═════ LISTING ═════

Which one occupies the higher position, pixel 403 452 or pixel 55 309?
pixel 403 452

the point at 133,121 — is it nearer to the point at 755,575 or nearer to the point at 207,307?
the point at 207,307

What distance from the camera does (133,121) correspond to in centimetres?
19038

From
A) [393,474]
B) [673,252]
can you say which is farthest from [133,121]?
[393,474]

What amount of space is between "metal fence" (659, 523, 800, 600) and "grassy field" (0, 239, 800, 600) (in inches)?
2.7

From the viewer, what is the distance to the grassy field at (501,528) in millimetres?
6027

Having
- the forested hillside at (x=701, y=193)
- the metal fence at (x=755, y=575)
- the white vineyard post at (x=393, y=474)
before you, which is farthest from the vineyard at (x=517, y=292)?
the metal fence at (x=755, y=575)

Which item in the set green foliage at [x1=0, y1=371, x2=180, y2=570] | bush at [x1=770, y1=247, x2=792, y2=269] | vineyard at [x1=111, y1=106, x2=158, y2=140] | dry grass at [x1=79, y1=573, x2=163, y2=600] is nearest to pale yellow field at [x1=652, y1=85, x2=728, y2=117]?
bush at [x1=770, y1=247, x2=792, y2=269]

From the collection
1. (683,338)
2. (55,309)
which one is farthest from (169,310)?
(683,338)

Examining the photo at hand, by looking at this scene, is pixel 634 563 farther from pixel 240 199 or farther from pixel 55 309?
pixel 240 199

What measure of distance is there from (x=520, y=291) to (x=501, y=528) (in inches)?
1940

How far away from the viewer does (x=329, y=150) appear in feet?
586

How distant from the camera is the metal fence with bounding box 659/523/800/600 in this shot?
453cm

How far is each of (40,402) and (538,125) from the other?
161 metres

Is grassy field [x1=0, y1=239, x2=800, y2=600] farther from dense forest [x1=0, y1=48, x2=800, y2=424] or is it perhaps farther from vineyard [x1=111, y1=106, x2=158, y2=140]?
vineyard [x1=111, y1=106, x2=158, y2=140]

═════

### PROBLEM TO SOLVE:
Please move the rows from the line containing "How far is each" through the end of the rows into a new copy, keeping each row's wording as it stands and adding 133 to every number in the answers, both the distance and the box coordinates.

### COMPLETED TASK:
How far is each of (40,402) and (538,125) from the other?
294 metres

Is grassy field [x1=0, y1=239, x2=800, y2=600] farther from dense forest [x1=0, y1=48, x2=800, y2=424] or is it perhaps farther from vineyard [x1=111, y1=106, x2=158, y2=140]?
vineyard [x1=244, y1=239, x2=291, y2=273]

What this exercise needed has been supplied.